Now more than ever, decision-makers, including parliamentarians, need to be informed about the specific needs of young people to take adequate measures into response and recovery plans.

“We must infuse urgency into implementation when we have heard from young people, so that we accelerate our responsiveness to their conditions”, said the Deputy Speaker of the National Assembly of South Africa, Solomon Lechesa Tsenoli, in his remarks during the webinar convened on 12 August 2020 in commemoration of International Youth Day.

The webinar series seeks to advance the commitments set out in the ground-breaking Tshwane Declaration, adopted by SADC-PF Assembly in December 2019, building on the outcomes of a regional Youth Indaba that same year. The Tshwane Declaration focuses on the domestication, harmonization and implementation of laws and policies concerning young people’s SRHR.

“My belief is that if we work very hard as a country, in a time not very far away from us, we should have recognized different definitions of children’s laws in this country”, said the Deputy Speaker of the National Assembly of Botswana, Mabuse Mopati Pule, about providing a clear age of consent to health care services in legislative provisions for the benefit of adolescents and service providers.

The engagements provide a unique platform for young people to share experiences, ideas, and possible solutions with decision-makers with the goal to strengthen young people’s ability to exercise accountability, while advocating for the fulfilment of their right to health and education.

“We do often say, nothing about us, without us. As young leaders we need to carry this statement as we seek political spaces and voice the needs of our fellow young people,” said Hussein Melele, Vice-President of AfriYAN Eastern and Southern Africa.

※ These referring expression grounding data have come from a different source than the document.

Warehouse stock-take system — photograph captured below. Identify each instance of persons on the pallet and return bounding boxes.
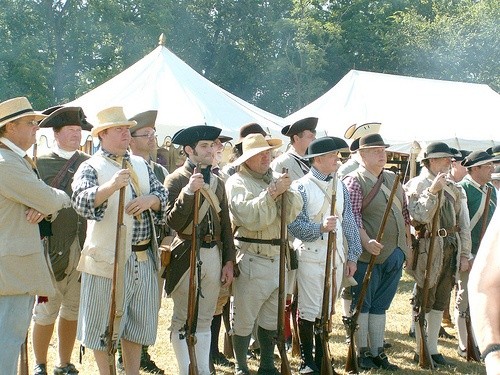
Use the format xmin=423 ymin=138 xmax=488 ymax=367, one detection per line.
xmin=343 ymin=133 xmax=399 ymax=369
xmin=35 ymin=105 xmax=500 ymax=375
xmin=0 ymin=97 xmax=71 ymax=375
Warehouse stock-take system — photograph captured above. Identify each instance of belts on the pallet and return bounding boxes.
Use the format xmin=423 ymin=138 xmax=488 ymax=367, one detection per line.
xmin=236 ymin=236 xmax=281 ymax=245
xmin=415 ymin=226 xmax=461 ymax=237
xmin=131 ymin=242 xmax=151 ymax=252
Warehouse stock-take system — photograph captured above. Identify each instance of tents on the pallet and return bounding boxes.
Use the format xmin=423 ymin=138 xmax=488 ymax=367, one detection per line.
xmin=283 ymin=70 xmax=500 ymax=156
xmin=24 ymin=32 xmax=301 ymax=157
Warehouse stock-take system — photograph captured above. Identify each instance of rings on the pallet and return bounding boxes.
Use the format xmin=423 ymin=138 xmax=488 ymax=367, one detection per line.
xmin=37 ymin=213 xmax=42 ymax=216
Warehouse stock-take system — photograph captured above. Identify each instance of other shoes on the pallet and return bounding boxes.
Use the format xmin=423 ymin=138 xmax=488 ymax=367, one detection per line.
xmin=34 ymin=363 xmax=47 ymax=375
xmin=383 ymin=339 xmax=392 ymax=348
xmin=409 ymin=324 xmax=456 ymax=340
xmin=414 ymin=352 xmax=454 ymax=368
xmin=117 ymin=356 xmax=165 ymax=374
xmin=457 ymin=347 xmax=481 ymax=359
xmin=54 ymin=364 xmax=79 ymax=375
xmin=346 ymin=333 xmax=351 ymax=344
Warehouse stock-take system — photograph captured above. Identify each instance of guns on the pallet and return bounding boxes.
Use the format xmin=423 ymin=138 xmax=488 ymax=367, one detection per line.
xmin=178 ymin=162 xmax=202 ymax=375
xmin=464 ymin=186 xmax=492 ymax=362
xmin=100 ymin=156 xmax=130 ymax=375
xmin=19 ymin=144 xmax=38 ymax=375
xmin=291 ymin=279 xmax=302 ymax=359
xmin=410 ymin=189 xmax=444 ymax=370
xmin=340 ymin=172 xmax=402 ymax=375
xmin=314 ymin=172 xmax=339 ymax=375
xmin=274 ymin=167 xmax=292 ymax=375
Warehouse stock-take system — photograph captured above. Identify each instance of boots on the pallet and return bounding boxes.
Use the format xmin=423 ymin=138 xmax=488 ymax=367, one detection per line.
xmin=211 ymin=314 xmax=234 ymax=368
xmin=298 ymin=317 xmax=337 ymax=375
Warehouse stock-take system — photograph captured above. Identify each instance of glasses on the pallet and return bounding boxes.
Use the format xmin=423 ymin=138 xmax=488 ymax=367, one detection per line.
xmin=134 ymin=132 xmax=158 ymax=138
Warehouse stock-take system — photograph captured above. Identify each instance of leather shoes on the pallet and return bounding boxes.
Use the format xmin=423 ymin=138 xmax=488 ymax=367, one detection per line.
xmin=357 ymin=346 xmax=398 ymax=370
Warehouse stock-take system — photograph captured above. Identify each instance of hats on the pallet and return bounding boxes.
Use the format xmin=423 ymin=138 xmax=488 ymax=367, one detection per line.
xmin=38 ymin=106 xmax=94 ymax=132
xmin=235 ymin=122 xmax=271 ymax=145
xmin=171 ymin=125 xmax=232 ymax=145
xmin=128 ymin=111 xmax=157 ymax=134
xmin=90 ymin=106 xmax=138 ymax=137
xmin=304 ymin=123 xmax=390 ymax=159
xmin=230 ymin=134 xmax=283 ymax=166
xmin=421 ymin=141 xmax=500 ymax=168
xmin=0 ymin=96 xmax=49 ymax=129
xmin=281 ymin=117 xmax=319 ymax=137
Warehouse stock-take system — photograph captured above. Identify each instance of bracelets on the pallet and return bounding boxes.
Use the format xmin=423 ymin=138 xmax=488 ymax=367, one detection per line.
xmin=480 ymin=343 xmax=500 ymax=363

“The youth can influence incremental change and the interface between youth and parliaments can bring enhancement towards social transformation in the field of SRHR. The relevance of youth in relation to implementation of SRHR cannot be overemphasized, given that it is the youth that are primarily affected by issues such as lack of contraception and safe abortion”, said the Secretary General of the SADC Parliamentary Forum, Boemo Sekgoma, in her introductory remarks.